Task prompt:
Copy out the items from the line containing "How far are the" through the end, putting "metal bar" in place of "vertical wire" and leaving everything else unchanged.

The data:
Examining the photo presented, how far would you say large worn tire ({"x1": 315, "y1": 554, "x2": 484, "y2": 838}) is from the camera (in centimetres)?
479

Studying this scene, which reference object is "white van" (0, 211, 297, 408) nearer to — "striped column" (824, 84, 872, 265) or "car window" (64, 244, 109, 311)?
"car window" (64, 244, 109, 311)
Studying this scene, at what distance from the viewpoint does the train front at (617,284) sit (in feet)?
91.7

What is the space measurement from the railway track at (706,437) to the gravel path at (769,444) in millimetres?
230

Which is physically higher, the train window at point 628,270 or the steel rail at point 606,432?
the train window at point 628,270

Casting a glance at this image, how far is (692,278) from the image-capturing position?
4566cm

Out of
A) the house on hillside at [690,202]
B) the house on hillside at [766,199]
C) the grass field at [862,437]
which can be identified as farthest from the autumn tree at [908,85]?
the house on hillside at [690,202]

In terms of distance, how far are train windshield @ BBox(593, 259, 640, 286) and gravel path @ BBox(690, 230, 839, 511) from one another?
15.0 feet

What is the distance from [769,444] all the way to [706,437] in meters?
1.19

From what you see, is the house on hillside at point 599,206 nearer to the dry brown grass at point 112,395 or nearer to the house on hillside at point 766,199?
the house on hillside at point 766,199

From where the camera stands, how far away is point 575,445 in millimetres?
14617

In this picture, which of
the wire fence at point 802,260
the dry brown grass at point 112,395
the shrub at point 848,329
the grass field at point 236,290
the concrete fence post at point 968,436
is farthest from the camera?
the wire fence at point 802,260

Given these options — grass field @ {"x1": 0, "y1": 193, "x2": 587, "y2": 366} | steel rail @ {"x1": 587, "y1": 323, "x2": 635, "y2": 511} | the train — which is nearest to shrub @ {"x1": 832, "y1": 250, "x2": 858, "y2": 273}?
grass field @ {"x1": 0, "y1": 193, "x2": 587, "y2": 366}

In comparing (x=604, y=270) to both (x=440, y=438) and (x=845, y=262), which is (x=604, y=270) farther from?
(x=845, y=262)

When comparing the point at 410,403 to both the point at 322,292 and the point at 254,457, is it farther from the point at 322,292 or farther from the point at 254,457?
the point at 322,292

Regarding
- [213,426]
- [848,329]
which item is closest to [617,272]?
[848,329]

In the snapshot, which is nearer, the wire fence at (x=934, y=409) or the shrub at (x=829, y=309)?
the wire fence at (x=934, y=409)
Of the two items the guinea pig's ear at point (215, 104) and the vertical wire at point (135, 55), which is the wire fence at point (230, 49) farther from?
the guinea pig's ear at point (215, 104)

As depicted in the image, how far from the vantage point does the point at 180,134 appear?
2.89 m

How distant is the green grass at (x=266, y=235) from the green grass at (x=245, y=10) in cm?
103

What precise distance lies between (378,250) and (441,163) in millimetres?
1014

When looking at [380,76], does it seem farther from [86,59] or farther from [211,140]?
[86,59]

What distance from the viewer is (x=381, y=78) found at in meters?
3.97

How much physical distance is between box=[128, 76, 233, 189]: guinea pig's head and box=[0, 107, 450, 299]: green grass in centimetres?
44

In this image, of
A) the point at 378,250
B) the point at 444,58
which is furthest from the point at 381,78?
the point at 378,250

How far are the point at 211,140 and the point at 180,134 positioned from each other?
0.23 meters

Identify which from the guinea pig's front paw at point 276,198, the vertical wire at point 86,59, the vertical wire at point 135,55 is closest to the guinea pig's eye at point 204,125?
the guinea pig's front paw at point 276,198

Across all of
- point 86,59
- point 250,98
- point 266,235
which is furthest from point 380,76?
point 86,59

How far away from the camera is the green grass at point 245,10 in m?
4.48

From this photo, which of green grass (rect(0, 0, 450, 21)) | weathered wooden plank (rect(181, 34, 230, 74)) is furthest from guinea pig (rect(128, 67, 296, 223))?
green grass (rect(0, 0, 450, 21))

Solution to the problem:
How far are the point at 211,140 and the point at 180,134 positioned from each other?
0.23 meters

Identify which from the guinea pig's front paw at point 276,198, the metal bar at point 86,59, the metal bar at point 135,55 is closest to the guinea pig's eye at point 204,125?
the guinea pig's front paw at point 276,198

Across all of
- point 86,59
- point 250,98
- point 266,235
which is furthest from point 380,76?
point 86,59

How far away from the camera is the green grass at point 245,10 in m?
4.48

From this photo, which of green grass (rect(0, 0, 450, 21)) | weathered wooden plank (rect(181, 34, 230, 74)) is furthest from guinea pig (rect(128, 67, 296, 223))?
green grass (rect(0, 0, 450, 21))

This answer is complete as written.